Open hyphaltip opened 13 years ago

hyphaltip commented 13 years ago

Identify TSD and TIRs for a putative element that was screened from previous analysis step in pipeline.

arensburger commented 13 years ago

Uploaded a first draft of a script to address this issue: id_TIR_in_FASTA.pl. This script takes a fasta sequence as input and returns a gff-like file with all the possible location for TIRs in each sequence that are compatible with a specified set of constraints. This script is purposefully designed to find lots of hits, these will be narrowed down later by comparing the possible TSD/TIRs from different branches of the tree.

Here's the basic concept behind this script.
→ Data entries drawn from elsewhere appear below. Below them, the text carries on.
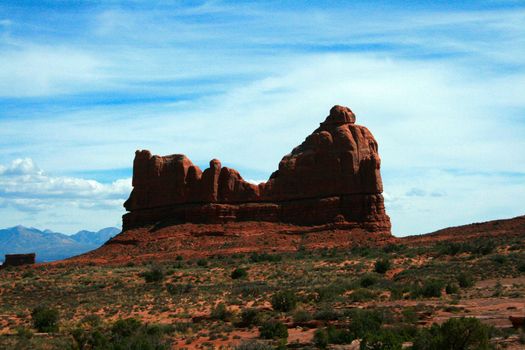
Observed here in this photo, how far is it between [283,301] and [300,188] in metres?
36.7

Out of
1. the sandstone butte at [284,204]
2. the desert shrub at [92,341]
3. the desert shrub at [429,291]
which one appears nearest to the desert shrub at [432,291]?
the desert shrub at [429,291]

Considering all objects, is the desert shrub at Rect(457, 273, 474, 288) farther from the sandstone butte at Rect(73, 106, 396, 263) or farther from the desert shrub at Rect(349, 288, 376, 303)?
the sandstone butte at Rect(73, 106, 396, 263)

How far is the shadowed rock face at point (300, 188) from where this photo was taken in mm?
68125

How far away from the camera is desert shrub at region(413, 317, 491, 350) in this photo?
67.3 ft

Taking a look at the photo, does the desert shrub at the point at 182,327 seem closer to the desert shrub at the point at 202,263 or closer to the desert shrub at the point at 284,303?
the desert shrub at the point at 284,303

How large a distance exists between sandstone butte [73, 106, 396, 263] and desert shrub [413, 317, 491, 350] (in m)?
43.6

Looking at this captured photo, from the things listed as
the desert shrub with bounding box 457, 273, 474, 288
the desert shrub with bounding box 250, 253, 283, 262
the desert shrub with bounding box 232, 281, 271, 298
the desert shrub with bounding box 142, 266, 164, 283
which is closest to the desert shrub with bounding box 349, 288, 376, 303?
the desert shrub with bounding box 457, 273, 474, 288

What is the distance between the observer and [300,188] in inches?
2739

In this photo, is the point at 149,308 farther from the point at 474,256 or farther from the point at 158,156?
the point at 158,156

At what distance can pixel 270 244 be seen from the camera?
64.9m

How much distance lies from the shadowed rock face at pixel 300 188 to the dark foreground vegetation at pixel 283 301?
8.85 m

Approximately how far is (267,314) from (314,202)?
36989mm

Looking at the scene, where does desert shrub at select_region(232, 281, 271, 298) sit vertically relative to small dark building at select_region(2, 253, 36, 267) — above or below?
below

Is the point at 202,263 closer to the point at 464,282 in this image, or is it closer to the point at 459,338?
the point at 464,282
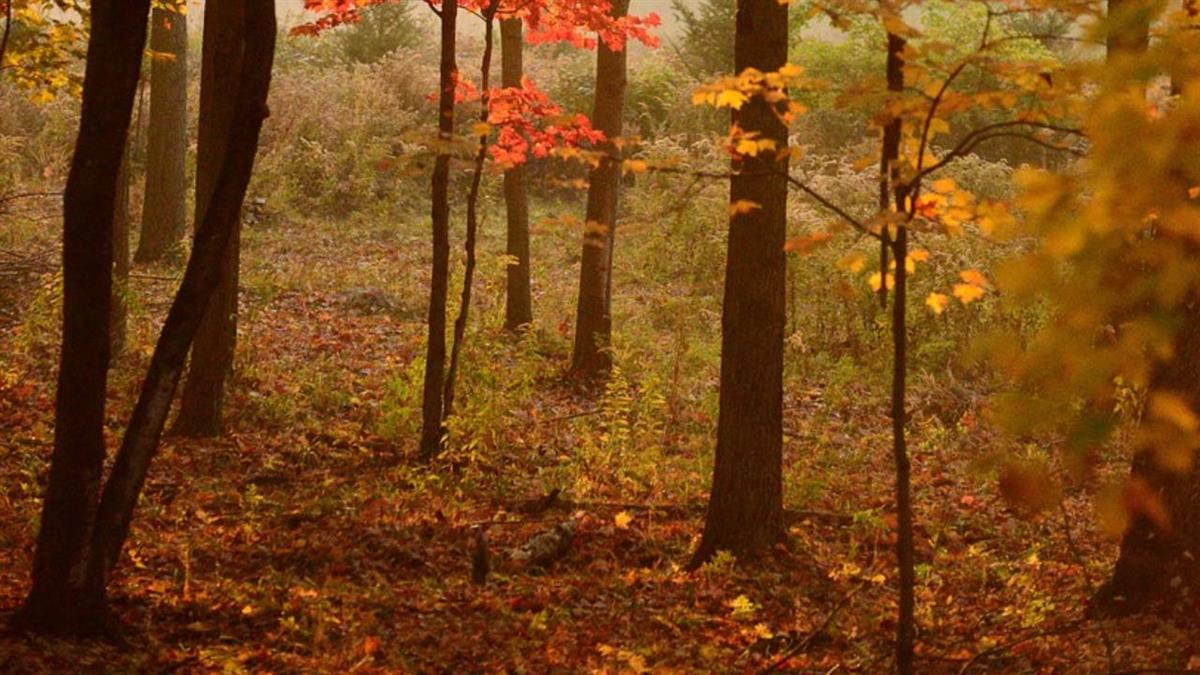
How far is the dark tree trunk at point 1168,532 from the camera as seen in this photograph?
5211 millimetres

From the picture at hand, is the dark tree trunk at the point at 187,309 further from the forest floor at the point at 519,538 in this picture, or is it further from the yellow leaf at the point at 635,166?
the yellow leaf at the point at 635,166

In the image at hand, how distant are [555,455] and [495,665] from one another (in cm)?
387

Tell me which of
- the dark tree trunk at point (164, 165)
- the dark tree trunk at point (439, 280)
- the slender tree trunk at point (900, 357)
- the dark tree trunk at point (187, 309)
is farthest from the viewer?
the dark tree trunk at point (164, 165)

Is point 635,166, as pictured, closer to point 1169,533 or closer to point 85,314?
point 85,314

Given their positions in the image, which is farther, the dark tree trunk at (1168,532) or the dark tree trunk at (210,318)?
the dark tree trunk at (210,318)

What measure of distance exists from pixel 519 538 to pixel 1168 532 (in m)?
3.75

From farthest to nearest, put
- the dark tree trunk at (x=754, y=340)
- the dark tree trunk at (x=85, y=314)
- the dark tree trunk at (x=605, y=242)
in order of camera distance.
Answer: the dark tree trunk at (x=605, y=242)
the dark tree trunk at (x=754, y=340)
the dark tree trunk at (x=85, y=314)

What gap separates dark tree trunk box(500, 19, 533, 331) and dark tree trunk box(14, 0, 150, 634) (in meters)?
8.17

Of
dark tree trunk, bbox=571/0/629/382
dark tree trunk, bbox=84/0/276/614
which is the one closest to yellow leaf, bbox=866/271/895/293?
dark tree trunk, bbox=84/0/276/614

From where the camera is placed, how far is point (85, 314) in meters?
4.25

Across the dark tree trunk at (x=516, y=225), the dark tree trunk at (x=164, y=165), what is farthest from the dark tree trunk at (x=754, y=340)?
the dark tree trunk at (x=164, y=165)

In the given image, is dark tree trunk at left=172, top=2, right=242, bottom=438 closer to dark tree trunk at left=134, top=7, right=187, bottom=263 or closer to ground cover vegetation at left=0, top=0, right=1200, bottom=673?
ground cover vegetation at left=0, top=0, right=1200, bottom=673

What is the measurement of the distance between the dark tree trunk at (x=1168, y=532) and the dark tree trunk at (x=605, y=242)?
20.4 ft

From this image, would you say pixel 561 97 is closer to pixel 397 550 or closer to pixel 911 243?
pixel 911 243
This script expects as input at least one fasta file. This fasta file is assumed 1) to be a section of a genome assembly, 2) to contain the sequence of a putative TE transposase, 3) to include some sequence upstream and downstream from the transposase sequence where TIR and TSDs will be searched for. Optionally the start and end of the tranposase sequence can be specified in the fasta title, otherwise the script will split the sequence into two equal halves and look for TIR and TSDs in each half (this might be useful when dealing with MITEs later).

The basic workflow is: 1) do a local blast between the two sequences flanking the transposase to identify possible TIRs 2) look at the sequences directly adjacent to the TIRs as possible TSDs. If TSDs are allowed to include indels then generate sequences with all allowed combinations of insertions and deletions in the TSDs. 3) compare all observed and all possible TSDs and select those that are similar enough given the allowed number of substitutions in the TSD sequence 4) write the positions in gff-like format

The TSD part is not very elegant, but given the very low number of sequences in the TSDs I don't see another way of dealing with indels than just brute force.

Next step is to take the TIR locations from different fasta files and determine 1) which fasta files have the same or similar TSDs, 2) who has dissimilar TSDs. Those fasta files with similar TIRs and dissimilar TSDs should be scored as having a high probability of being active.